# Black ghost knife fish?



## miish (Nov 13, 2011)

So I recently saw black ghost knife fish at a pet store. They were so intriguing! I'm having a hard time finding information on them though. 
I have found that.. 
-They need a bigger tank, 50+ gallons?
-Can grow to 20" 
-They are tropical, 78-82F
-Are nocturnal
-Very slightly electric?
-Need hiding spots
-Need sand or small grain substrate

Does anyone know if this information correct? Also, I can't find much about their compatibility with other fish, any info on that?

I'm seriously considering getting one for my future tank when I have my own place  But of course I want to make sure I can take care of it!


----------



## Spazzfish (Feb 12, 2012)

I want one of these guys too ive been on sites that say they need a 100 gallon tank i have heard that males can be kept in smaller tanks though. I am tottaly getting one though!


----------



## copperarabian (Apr 27, 2011)

the info seems correct other then the 50+, a 50g really isn't that big and for a fully grown black ghost knife to thrive t would probably need a 100g. They are nocturnal and prefer a low light aquarium


----------



## thekoimaiden (Oct 19, 2011)

It seems mostly correct aside from them needing a 50 gal aquarium. They are a fish that produces electrical current using their muscles, but because of the method they use, they have an inflexible spine and need a tank that is at least twice as wide as they are long. For an adult this is over 200 gallons. I really wish they wouldn't sell these fish at Petsmart. It's not a fish for your standard home aquarium. 

TFK profile for black ghost knife fish


----------



## Olympia (Aug 25, 2011)

+1 TKM.

Typing it in, twice as wide, 3 times as long, 3 feet high (considering a 20" adult). Comes out at 450 gallons. It's not about amount of water in this case, it's about dimensions to keep this fish comfortable. As stated, this fish cannot bend it's spine.
Yes it's an electric fish, but it doesn't kill with electricity from what I know.
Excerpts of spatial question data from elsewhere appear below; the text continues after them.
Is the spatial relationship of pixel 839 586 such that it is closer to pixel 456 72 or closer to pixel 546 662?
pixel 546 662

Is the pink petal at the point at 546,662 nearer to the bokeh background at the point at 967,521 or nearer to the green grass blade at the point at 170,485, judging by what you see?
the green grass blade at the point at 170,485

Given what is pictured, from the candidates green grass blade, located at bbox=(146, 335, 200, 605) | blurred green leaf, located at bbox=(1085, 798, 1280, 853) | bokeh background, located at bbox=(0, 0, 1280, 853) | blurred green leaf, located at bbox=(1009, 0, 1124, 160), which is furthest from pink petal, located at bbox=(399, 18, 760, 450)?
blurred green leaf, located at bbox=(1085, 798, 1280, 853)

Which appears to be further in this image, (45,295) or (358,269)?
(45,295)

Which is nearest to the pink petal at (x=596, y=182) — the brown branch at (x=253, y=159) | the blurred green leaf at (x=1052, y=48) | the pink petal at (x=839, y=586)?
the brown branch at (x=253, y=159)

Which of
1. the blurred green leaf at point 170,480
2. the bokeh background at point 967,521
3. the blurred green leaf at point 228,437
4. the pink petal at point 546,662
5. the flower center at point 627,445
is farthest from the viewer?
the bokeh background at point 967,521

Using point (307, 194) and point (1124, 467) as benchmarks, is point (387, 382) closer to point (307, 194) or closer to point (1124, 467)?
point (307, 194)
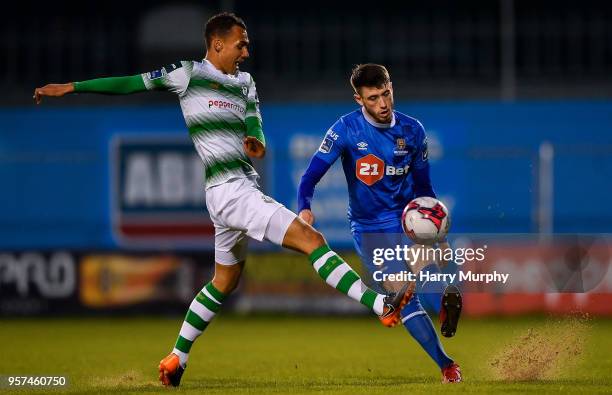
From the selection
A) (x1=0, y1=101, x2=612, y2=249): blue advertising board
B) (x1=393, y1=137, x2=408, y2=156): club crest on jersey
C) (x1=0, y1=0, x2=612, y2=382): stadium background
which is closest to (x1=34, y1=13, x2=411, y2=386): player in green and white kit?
(x1=393, y1=137, x2=408, y2=156): club crest on jersey

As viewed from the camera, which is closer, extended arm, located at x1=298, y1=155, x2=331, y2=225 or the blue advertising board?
extended arm, located at x1=298, y1=155, x2=331, y2=225

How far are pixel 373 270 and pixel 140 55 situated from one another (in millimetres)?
11796

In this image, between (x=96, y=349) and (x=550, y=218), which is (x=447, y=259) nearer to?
(x=96, y=349)

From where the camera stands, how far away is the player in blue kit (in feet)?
25.3

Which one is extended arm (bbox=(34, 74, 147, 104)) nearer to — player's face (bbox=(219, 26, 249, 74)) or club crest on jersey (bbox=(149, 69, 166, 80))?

Progressing into adulthood they lose their vision and they rely on the electric signals to see.
If you need some convincing, just YouTube some videos of how these fish move. It's quite unusual.

This fish does not belong in the hobby. Sorry to say. Almost all of them will die really young.
_Posted via Mobile Device_


----------



## miish (Nov 13, 2011)

Thanks for the information guys! Sorry I didn't reply right away! 
So bigger tank. I want to have a big tank in the future so it may still work.
Yeah I saw them in a pet store and I was so intrigued by them! I'll keep the tank size in mind if I ever plan on getting one!


----------



## kfryman (Nov 7, 2011)

they need like a two foot depth tank so they can turn around when bigger, forgot the reason though lol, it is something with their spine???

They are really fascinating, but I like keeping small fish as you can have more, unless they are rainbows or angels...


----------



## Olympia (Aug 25, 2011)

A tank of such proportions should be custom ordered.
_Posted via Mobile Device_


----------



## oceanganatra (Jan 31, 2018)

No don't have Ghost fish with Betta. 5 minute ago i have added and Betta Killed Ghost Fish Baby Fish. Now feeling sad.


----------



## ThatFishThough (Jan 15, 2016)

Hey. Not sure what you mean by Ghost Fish Baby Fish, do you mean a Black Knife? Or a Glass Catfish?; but this is a 6-year-old thread. If you have questions, it would be far better to start a new thread.


----------



## oceanganatra (Jan 31, 2018)

a Black Knife Yes Ghost Fish Baby I have added and with in 15 minute Betta bite and Knife Fish Died. Very Sad and I am very much Angry on Betta. Now Single Betta I have with 10 Gallon Tank.


----------